10. Si Mme B est entrée en France en 2016 sous couvert d'un passeport en cours de validité et d'un document de circulation pour étranger mineur, il ne ressort pas des pièces du dossier que l'ancienneté de son séjour sur le territoire national lui aurait permis de bénéficier d'une insertion particulière notamment sur le plan professionnel, l'intéressée étant domiciliée chez sa tante et sans ressources autonomes. Si le père de sa fille française née le 7 octobre 2021 à Toulouse et cette dernière sont présents sur le territoire français, il ne ressort pas des pièces du dossier que la requérante entretiendrait des liens d'une particulière intensité avec le père de son enfant, quand bien même tous trois auraient passé ensemble une journée au zoo à une date au demeurant postérieure à la décision attaquée. Il n'est pas davantage établi que le père de l'enfant, qui a reconnu celle-ci six mois après sa naissance et réside dans un autre département, participerait à l'éducation et l'entretien de sa fille, par la seule production d'attestations non circonstanciées de celui-ci et de quelques proches, ainsi que de relevés de compte bancaire portant mention de virements bancaires au profit de la requérante et de sa tante à partir du 31 mars 2022 jusqu'à une période postérieure à la date de la décision attaquée à laquelle s'apprécie sa légalité.

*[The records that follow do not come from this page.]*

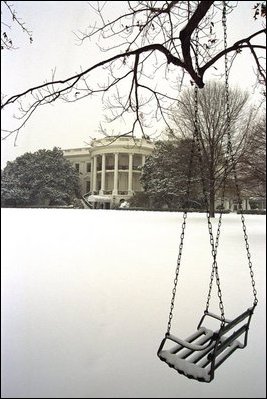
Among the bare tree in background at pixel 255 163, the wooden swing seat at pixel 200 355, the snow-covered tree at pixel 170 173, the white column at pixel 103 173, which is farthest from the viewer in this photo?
the bare tree in background at pixel 255 163

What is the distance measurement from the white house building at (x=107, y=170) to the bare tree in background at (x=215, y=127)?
22cm

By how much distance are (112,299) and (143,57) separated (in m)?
0.95

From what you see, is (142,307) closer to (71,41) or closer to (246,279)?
(246,279)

Dans ces conditions, et alors que la requérante n'est pas dépourvue d'attaches familiales dans son pays d'origine où réside toujours sa mère, le préfet de la Haute-Garonne n'a pas porté une atteinte disproportionnée à son droit au respect de sa vie privée et familiale, tel que protégé par l'article 8 de la convention européenne de sauvegarde des droits de l'homme et des libertés fondamentales. Pour les mêmes motifs, la décision attaquée n'est entachée pas entachée d'une erreur manifeste d'appréciation des conséquences qu'elle emporte sur la situation personnelle de la requérante et celle de sa fille.

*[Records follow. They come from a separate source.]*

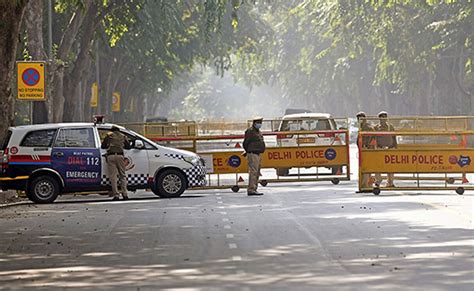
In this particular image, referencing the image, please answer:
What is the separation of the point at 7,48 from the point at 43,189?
3.72m

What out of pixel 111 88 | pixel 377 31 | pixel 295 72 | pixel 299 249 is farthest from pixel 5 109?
pixel 295 72

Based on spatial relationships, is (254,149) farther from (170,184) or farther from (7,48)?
(7,48)

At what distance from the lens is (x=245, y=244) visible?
1745 cm

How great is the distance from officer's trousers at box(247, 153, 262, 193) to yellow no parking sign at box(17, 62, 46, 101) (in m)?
6.11

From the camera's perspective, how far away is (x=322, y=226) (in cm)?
2009

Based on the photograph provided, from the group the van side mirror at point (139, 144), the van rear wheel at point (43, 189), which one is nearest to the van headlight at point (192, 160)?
the van side mirror at point (139, 144)

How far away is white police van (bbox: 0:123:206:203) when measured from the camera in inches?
1093

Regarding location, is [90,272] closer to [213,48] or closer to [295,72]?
[213,48]

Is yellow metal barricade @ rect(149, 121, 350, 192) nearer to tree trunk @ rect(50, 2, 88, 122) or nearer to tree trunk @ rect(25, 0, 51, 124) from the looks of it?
tree trunk @ rect(25, 0, 51, 124)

11. Il résulte de ce qui précède que Mme B n'est pas fondée à obtenir l'annulation de l'arrêté du 24 janvier 2023 par lequel le préfet de la Haute-Garonne a refusé de l'admettre au séjour.

Sur les autres conclusions de la requête :

12. Dès lors que le présent jugement rejette les conclusions à fin d'annulation présentées par Mme B, ses conclusions à fin d'injonction sous astreinte et celles relatives aux frais de l'instance ne peuvent qu'être également rejetées.

D E C I D E :

Article 1er : Il n'y a plus lieu de statuer sur les conclusions de Mme B tendant au bénéfice de l'aide juridictionnelle à titre provisoire.

Article 2 : Le surplus de la requête de Mme B est rejeté.

Article 3 : Le présent jugement sera notifié à Mme C B, à Me Cambon et au préfet de la Haute-Garonne.

Délibéré après l'audience du 5 décembre 2023, à laquelle siégeaient :

Mme Molina-Andréo, présidente,

Mme Soddu, première conseillère,

Mme Biscarel, conseillère.

Rendu public par mise à disposition au greffe le 19 décembre 2023.

La présidente-rapporteure,

B. MOLINA-ANDRÉO

La première assesseure,

N. SODDU

La greffière,

M. A

La République mande et ordonne au préfet de la Haute-Garonne en ce qui le concerne et à tous commissaires de justice à ce requis en ce qui concerne les voies de droit commun contre les parties privées de pourvoir à l'exécution de la présente décision.